First thing first – today I tested the very nearly finished knife when I was cooking shrimp for lunch.
It handles well and cuts OK, but I really suspect it won’t hold an edge as well as it should. But the cheapo wood looks way more posh than I expected it, ammonia fuming really, really improved its looks.
And now to the boring stuff.
What I am doing here is actually a small-sized DMAIC project – an abbreviation for Define-Measure-Analyze-Improve-Control. It is a process used in industry to bring some logic and use of scientific method into improving manufacturing processes. Although as everything in today’s corporate culture it is used wrongly and heavily abused and misunderstood all over the place, because american-trained managers …. wheef, do not get me started on american-trained managers.
Aaaaanyway, in the first phase, Define, you should either define your problem or your goal or both. In my case, I have a specific goal – to get my manufacturing time of this type of knife under five hours of manual labor.
In the second phase you should acquire all measurements that you need in order to do something about it – in my case I have measured the manufacturing time of each distinct step in the process.

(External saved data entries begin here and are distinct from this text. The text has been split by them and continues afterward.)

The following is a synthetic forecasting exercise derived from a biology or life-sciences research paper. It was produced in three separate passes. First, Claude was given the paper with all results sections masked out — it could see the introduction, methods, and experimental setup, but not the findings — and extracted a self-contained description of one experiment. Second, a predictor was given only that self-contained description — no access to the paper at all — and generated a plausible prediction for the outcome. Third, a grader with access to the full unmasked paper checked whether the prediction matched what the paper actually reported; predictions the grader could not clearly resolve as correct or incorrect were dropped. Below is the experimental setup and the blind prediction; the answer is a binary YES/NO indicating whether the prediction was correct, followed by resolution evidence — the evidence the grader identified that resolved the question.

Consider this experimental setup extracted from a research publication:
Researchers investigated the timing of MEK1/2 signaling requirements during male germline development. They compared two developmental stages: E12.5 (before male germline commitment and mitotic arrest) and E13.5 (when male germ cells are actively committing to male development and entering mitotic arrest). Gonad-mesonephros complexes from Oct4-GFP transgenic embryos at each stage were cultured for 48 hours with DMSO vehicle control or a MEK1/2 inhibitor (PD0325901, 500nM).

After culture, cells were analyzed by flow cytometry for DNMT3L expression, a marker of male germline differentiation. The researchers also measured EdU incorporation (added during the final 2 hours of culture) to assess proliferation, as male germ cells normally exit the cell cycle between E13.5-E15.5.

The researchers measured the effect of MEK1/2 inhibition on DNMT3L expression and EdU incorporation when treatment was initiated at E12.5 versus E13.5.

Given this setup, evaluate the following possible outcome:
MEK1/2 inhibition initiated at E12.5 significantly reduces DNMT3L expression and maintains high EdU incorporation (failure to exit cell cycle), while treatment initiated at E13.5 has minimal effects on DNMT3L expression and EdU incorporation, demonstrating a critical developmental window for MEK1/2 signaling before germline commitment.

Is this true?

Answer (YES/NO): NO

And now, in this post, I am performing the Analysis of said data. Total manufacturing time: 10:46, or 646 minutes.
A picture is worth a thousand words, so here is a picture.

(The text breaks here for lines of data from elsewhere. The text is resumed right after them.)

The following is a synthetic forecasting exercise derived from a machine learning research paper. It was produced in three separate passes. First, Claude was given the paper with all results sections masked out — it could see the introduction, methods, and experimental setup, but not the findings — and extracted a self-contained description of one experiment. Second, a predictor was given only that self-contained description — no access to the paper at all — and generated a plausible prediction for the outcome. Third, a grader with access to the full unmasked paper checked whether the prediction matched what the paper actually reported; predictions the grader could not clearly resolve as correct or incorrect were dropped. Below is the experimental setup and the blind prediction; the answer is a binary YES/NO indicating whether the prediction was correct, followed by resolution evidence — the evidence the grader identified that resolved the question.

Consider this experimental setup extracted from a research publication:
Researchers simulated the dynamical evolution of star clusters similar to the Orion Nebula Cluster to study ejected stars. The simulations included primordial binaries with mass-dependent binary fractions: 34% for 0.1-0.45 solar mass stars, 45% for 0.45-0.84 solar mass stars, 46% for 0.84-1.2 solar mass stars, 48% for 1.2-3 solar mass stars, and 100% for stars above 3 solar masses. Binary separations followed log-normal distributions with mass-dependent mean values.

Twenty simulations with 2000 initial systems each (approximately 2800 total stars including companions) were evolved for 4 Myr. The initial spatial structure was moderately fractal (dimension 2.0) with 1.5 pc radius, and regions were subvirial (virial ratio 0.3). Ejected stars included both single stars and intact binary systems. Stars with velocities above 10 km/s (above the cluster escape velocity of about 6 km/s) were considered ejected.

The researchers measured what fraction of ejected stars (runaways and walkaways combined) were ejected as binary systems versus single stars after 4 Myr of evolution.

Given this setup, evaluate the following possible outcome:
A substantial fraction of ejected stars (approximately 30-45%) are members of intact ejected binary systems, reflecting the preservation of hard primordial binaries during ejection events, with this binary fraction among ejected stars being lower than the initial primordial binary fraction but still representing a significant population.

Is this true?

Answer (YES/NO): NO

There are of course multiple approaches one might use, but in this specific case I think that this suffices ample enough – it is so-called Pareto Graph. The balks are actual times in minutes for each step, ordered from the highest to the lowest. The black line is a sum of the relative proportions of these times to the total as one progresses from left to right. As you can see, I have ten distinct manufacturing steps and from those five steps constitute 90% of manufacturing time. These are the steps where I have to concentrate on actually reducing said time, because here my efforts have the biggest payoff. That does not mean that improvements in the other five steps are not worthy pursuing at all, but they are not worth pursuing at this time.
I have done one thing that is not normally done, that is I sorted from get-go the steps into two categories – low hanging fruit, where I think I can do improvements without too much hassle and without obtaining expensive or complicated equipment, and high-hanging fruit, where I can save time only through acquiring new skill or new equipment or where I think saving time is not actually possible in a meaningful way.
Now comes the next phase, which is to improve the process. I will try to implement some of the ideas for that I have expressed and make a batch of multiple (~10) knives with improved process. We will see how it turns out.